We're starting to get a good customer base that wants to buy a nice shirt based around our business: 










The original plan was to outsource the shirt, get around 100 made, and try to break even (mostly to get people wearing our brand). We have an online store and have not had luck selling pre-designed shirts in the past, so we're skeptical about getting a bunch made. (custom made has been really popular so far, not pre-made designs)

However, we think shirts haven't sold because the designs have been too simple (made with vinyl) and the price a little higher then what people want to pay. So we think we could sell a lot of screen-printed shirts because the design would be better and the price lower.

Our second biggest concern is sizes. If we get the wrong sizes and a ton of people want extra-large but we only got ten of those and then we have thirty left over smalls we can't sell... etc.

So we're thinking about starting to screen print. I'm already very good with illustrator, photoshop, etc. I know how to run the cutter and everything else, so I feel comfortable with a new learning curve. I'm just wondering how much money it will cost to start-up a very simple operation (1-4 colors at most, for now we will only be doing 1 color designs).

I really need to know how screens are setup -- I read an article on it but I can't figure out where you get screens setup. Do you do it yourself? Do you outsource? How much does it cost?

The benefit of running the screen-printer ourselves is that when people order shirts, we can make them and send them out. We don't have to guesstimate what the sizes will be like..etc. and if no one buys the shirts, we didn't waste the cash investing into a hundred shirts.


----------



## AnonBri (Jun 20, 2012)

I've been doing a lot of searching and I discovered plastisol ink transfers (screen printed transfers). Would one of those work well with my design? My biggest question is: Do you have to cut out around the design like you do with inkjet? If not this would be a good thing for me to try... if so I'd have to stick with screen printing or outsource screen printing (for the design I posted above).


----------



## headfirst (Jun 29, 2011)

The question I always ask when someone ask me this is: *Do you want to print shirts or sell shirts?*

As to transfers? Plastisol transfers could work for you, but you need the heatpress for them.


----------



## Preston (Mar 21, 2006)

AnonBri said:


> The original plan was to outsource the shirt, get around 100 made, and try to break even (mostly to get people wearing our brand). We have an online store and have not had luck selling pre-designed shirts in the past, so we're skeptical about getting a bunch made. (custom made has been really popular so far, not pre-made designs)
> 
> However, we think shirts haven't sold because the designs have been too simple (made with vinyl) and the price a little higher then what people want to pay. So we think we could sell a lot of screen-printed shirts because the design would be better and the price lower.
> 
> ...


Both printing them yourself or outsourcing have pros and cons.

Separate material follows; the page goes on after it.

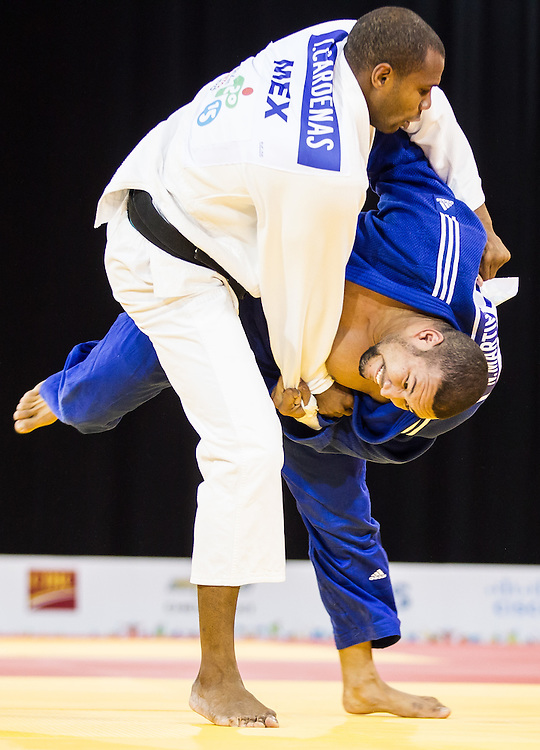 Isao Cardenas (L) of Mexico and Nelson Martinez of Venezuela struggle for position during their men's judo -90 kg 1/4 final at the 2015 Pan American Games in Toronto, Canada, July 13,  2015.  AFP PHOTO/GEOFF ROBINS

For outsourcing you have already touched on the tied up inventory issue/ You will also not have control of the quality of the printing. It may be fine and it may be horrific. 

To print them yourself will require some kind of investment in all the equipment and supplies you will need. Then there is the learning curve and that can take some time.

Having plastisol transfer made would probably be your best first step to allow you to test the waters. You could then just heat press them on the shirts when they where ordered. This way you will not be tying up a lot of money in inventory or screen printing equipment. You could always get your own equipment later and make the transition into in-house production.


----------



## AnonBri (Jun 20, 2012)

headfirst said:


> The question I always ask when someone ask me this is: *Do you want to print shirts or sell shirts?*
> 
> As to transfers? Plastisol transfers could work for you, but you need the heatpress for them.


We're looking to sell shirts. If we ever have custom orders there almost always under 10 shirts, sometimes under 5. Which our operation is setup to handle.

We just wanted to get the above design made in bulk because we can't handle the design in the first place (we do vinyl shirts right now) and we wanted them made for less cost. 

We do already own a heat press and other basic equipment (cutter, adobe design programs, etc) and have been up and running as a web-based business for a little over 7 months now.



Preston said:


> Both printing them yourself or outsourcing have pros and cons.
> 
> For outsourcing you have already touched on the tied up inventory issue/ You will also not have control of the quality of the printing. It may be fine and it may be horrific.
> 
> ...


Yes we have definitely decided to go with plastisol transfers for the time being. I've read a good percentage of the threads on it now  sounds perfect for our first few runs and shirt designs!


----------